For solutions the Defense Department is relying on the National Spectrum Consortium (NSC), which is funded by the Office of the Secretary of Defense through an other transaction authority contract. Such contracts allow for rapid prototyping, development and deployment of advanced systems. To compete for any of the projects, companies or organizations must first be members of the NSC.

The United States is widely viewed as falling behind China in the world of 5G, and the government, including the Department of Defense (DOD), is pushing to gain ground on potential adversaries. Dominating 5G will reap rewards for the economy and for warfighters, since it will enable a wide range of capabilities, including smart cities and autonomous vehicles. “These are certainly important projects to help move DOD forward in understanding what 5G technology is about and how 5G technology can improve the way the department operates in any number of ways in the future,” says Howard Watson, NSC vice chairman. “These, I think represent a commitment by the department to move forward and start to understand how new technologies can be applied to make DOD more proficient.”

Watson adds that much more is at stake than just improved cellphone coverage. “This is not just about cellphones and greater coverage and taking coverage to underserved areas and all of that—which is obviously very important for the economic engine of the country.
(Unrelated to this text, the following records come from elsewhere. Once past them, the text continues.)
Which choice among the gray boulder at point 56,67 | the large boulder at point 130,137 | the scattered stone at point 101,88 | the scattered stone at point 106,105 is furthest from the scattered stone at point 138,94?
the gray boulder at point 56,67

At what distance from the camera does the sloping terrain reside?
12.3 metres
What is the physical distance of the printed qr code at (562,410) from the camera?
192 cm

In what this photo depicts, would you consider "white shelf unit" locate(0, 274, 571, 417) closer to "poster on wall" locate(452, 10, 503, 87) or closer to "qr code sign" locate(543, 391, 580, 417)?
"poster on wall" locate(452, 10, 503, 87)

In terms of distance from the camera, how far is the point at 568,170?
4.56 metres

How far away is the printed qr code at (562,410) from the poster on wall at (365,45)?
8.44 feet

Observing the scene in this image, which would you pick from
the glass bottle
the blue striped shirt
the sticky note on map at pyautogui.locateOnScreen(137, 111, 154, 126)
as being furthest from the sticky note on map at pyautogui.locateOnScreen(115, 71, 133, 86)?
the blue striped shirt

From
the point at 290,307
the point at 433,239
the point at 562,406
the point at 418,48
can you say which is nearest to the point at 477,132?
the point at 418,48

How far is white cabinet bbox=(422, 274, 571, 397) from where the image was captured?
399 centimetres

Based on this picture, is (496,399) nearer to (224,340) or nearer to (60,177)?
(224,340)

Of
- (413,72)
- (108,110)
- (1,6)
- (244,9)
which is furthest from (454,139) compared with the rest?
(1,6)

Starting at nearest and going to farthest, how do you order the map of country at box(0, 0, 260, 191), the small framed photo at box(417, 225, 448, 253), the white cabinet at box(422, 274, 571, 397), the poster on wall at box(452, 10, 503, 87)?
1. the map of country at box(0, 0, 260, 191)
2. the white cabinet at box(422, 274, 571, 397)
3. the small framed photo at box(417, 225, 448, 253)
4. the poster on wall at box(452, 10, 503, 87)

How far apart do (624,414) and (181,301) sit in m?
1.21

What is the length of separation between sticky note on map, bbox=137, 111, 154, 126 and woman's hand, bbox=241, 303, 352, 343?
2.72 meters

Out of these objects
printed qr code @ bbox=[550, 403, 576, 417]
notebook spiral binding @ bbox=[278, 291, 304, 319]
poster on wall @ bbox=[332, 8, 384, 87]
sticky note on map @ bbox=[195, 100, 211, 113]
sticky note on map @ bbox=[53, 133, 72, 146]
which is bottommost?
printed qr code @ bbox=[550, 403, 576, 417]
It’s also about how these technologies can be applied in ways that maybe are unique or certainly less in people’s mind.”

Vice Adm. Joseph Dyer, USN (Ret.), NSC chief strategy officer, agrees, saying it is all about developing a new wireless architecture. “It’s not just a new wrinkle. It’s a new architecture that is, in the case of 5G, tremendously more capable in terms of what it will carry into the future.”

NSC officials emphasize that the projects are designed to develop technologies that can be used for both defense and commercial purposes. Smart city technologies, for example, also can enable smart military bases. “Our world today, especially with China, is both of those together—defense and economic competition. In the case of China, they’re integrated,” notes Adm. Dyer. “One of the neat things about the work the consortium is doing is to attend to both the commercial advance of technology as well as defense use.”

Information gathered from responses to the draft RPPs will potentially be used to fine tune language in the final RPPs to be released in the coming weeks or months.

“The beauty of the other transaction model and using the National Spectrum Consortium allows for a great amount of collaboration up front, an exchange of information between the government and industry to get the best of what’s possible,” Watson says.